Given entries below:
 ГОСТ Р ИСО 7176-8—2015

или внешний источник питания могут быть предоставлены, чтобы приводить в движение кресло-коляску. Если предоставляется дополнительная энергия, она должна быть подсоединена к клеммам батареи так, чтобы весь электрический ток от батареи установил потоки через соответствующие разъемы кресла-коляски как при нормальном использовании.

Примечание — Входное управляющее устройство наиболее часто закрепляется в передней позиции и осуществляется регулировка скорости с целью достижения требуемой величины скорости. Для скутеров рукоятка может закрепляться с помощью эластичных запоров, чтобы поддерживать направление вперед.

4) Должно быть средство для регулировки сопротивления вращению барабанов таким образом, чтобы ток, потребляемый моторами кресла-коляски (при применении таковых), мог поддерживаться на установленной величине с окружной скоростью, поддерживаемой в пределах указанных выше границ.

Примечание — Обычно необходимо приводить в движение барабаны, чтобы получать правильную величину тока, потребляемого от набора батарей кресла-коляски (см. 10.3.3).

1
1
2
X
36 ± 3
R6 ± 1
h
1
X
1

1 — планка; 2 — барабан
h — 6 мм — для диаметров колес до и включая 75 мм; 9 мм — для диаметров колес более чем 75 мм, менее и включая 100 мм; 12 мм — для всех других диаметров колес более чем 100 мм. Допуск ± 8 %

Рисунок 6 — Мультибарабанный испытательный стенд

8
End of Given entries.
Given entries below:
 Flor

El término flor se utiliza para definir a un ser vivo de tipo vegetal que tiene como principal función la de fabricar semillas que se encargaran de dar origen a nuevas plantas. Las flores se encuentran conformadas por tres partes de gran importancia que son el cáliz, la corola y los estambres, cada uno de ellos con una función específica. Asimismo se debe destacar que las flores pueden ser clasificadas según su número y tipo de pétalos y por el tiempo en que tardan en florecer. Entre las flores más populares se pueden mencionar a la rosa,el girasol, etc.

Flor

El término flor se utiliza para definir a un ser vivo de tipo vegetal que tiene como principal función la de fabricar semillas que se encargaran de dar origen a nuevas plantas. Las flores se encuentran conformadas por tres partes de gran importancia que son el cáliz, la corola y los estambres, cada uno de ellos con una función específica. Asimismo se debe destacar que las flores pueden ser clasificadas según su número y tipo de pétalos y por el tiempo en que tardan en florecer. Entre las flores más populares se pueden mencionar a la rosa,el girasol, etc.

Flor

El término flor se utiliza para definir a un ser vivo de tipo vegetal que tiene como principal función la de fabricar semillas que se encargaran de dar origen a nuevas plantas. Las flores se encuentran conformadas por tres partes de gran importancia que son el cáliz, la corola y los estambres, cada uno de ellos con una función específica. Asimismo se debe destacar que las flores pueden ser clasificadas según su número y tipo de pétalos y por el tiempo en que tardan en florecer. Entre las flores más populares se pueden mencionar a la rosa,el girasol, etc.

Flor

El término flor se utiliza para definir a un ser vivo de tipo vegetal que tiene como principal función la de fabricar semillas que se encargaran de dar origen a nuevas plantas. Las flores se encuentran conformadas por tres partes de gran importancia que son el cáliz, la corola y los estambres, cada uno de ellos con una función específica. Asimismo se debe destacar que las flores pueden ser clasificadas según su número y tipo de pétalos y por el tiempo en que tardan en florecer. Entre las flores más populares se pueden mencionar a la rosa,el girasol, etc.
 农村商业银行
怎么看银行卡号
End of Given entries.
● **What to do**
Copy out the range of lines above starting at the line with "ГОСТ Р ИСО 7176-8—2015" and ending at the line with "или внешний источник", exactly and including both.

● **Task solution**
 ГОСТ Р ИСО 7176-8—2015

или внешний источник питания могут быть предоставлены, чтобы приводить в движение кресло-коляску. Если предоставляется дополнительная энергия, она должна быть подсоединена к клеммам батареи так, чтобы весь электрический ток от батареи установил потоки через соответствующие разъемы кресла-коляски как при нормальном использовании.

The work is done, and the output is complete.